• **Objective**
Can you lay out the material as a numbered list, starting at the line containing "From what can" and ending at the line containing "2.45 meters", and leaving out blank lines?

• **Supplied records**

-- begin --

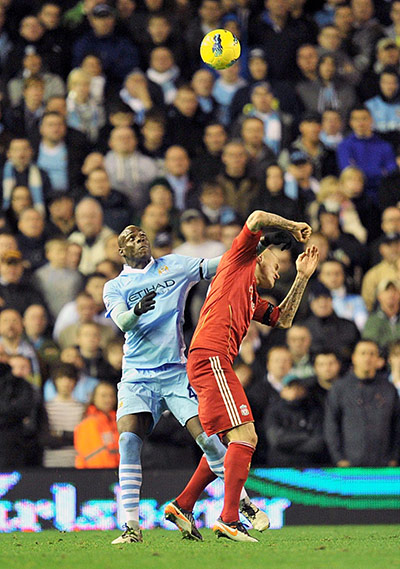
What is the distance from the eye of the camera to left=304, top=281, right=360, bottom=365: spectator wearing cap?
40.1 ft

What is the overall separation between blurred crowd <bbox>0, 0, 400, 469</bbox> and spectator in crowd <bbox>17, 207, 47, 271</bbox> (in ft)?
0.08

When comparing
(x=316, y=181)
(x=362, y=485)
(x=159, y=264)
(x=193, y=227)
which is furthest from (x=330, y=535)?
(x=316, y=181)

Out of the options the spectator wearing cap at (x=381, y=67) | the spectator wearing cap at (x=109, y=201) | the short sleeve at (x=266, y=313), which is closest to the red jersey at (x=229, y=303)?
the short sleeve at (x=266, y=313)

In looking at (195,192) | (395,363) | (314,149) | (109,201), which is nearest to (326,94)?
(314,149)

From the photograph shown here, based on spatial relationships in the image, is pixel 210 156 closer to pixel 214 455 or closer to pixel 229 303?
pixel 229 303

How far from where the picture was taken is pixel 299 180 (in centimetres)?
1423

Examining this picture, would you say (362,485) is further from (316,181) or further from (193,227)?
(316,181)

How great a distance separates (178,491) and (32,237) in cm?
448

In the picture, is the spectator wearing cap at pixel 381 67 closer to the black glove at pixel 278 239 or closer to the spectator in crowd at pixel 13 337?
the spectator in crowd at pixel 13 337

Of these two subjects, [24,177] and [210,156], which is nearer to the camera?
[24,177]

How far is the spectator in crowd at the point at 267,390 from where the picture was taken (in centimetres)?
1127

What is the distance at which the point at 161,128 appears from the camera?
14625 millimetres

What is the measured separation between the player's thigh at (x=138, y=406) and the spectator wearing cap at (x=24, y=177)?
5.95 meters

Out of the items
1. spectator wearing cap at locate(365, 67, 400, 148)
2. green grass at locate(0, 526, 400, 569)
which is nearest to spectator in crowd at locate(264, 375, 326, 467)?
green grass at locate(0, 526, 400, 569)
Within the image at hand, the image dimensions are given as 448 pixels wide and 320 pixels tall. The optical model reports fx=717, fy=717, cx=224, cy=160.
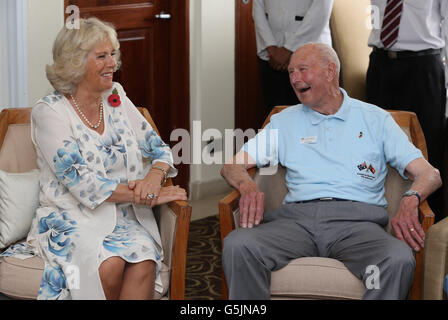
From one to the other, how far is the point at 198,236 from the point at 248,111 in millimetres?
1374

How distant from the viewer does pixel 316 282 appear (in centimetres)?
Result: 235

-- end --
-- begin --

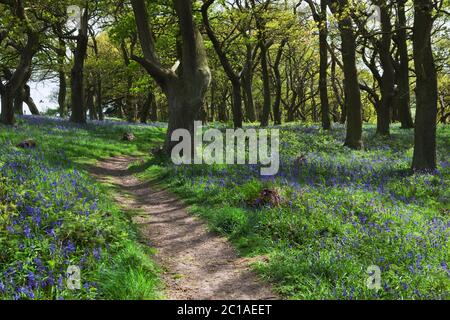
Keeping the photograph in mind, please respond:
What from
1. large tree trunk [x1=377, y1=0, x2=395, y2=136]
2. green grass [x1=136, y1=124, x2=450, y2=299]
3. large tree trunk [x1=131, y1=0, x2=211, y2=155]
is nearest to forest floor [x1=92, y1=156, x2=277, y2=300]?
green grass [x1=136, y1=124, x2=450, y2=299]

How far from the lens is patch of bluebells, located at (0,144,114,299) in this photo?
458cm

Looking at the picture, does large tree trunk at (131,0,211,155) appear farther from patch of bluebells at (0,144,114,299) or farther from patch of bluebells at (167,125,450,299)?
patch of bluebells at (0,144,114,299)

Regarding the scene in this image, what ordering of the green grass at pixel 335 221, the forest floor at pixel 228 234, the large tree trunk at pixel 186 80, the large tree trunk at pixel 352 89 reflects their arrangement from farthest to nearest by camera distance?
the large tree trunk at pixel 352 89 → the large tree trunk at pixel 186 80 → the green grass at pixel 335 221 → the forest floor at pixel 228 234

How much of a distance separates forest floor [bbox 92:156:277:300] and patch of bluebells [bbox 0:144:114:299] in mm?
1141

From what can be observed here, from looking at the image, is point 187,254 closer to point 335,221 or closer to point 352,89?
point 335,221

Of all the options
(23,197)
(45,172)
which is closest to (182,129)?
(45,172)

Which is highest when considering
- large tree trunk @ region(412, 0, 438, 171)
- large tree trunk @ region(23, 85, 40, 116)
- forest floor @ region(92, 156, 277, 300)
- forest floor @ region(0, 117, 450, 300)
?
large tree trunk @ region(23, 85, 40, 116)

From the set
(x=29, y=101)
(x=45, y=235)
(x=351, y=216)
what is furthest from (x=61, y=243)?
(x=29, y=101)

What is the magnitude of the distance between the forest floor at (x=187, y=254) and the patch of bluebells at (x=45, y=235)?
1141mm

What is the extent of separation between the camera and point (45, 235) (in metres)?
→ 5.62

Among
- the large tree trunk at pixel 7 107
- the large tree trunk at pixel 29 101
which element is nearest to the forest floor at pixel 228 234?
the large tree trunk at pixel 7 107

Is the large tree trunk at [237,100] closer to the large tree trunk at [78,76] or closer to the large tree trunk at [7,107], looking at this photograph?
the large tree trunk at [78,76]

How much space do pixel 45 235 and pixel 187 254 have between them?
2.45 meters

-- end --

• **Task response**
1. From what can be observed here, from looking at the image, is point 187,254 closer to point 335,221 or closer to point 352,89?
2. point 335,221
3. Of all the options
4. (23,197)
5. (45,172)
6. which is closest to (182,129)?
7. (45,172)
8. Which is highest when considering
9. - large tree trunk @ region(412, 0, 438, 171)
10. - large tree trunk @ region(23, 85, 40, 116)
11. - forest floor @ region(92, 156, 277, 300)
12. - forest floor @ region(0, 117, 450, 300)
13. ?
14. large tree trunk @ region(23, 85, 40, 116)
15. From the set
16. (x=29, y=101)
17. (x=45, y=235)
18. (x=351, y=216)
19. what is furthest from (x=61, y=243)?
20. (x=29, y=101)
21. What is the magnitude of the distance between the forest floor at (x=187, y=254) and the patch of bluebells at (x=45, y=235)?
22. 1141mm
23. What is the extent of separation between the camera and point (45, 235) (in metres)?
24. → 5.62
25. Among
26. - the large tree trunk at pixel 7 107
27. - the large tree trunk at pixel 29 101
28. which element is nearest to the forest floor at pixel 228 234?
29. the large tree trunk at pixel 7 107
30. Is the large tree trunk at [237,100] closer to the large tree trunk at [78,76] or closer to the large tree trunk at [7,107], looking at this photograph?
31. the large tree trunk at [78,76]
32. How much space do pixel 45 235 and pixel 187 254 have between them?
33. 2.45 meters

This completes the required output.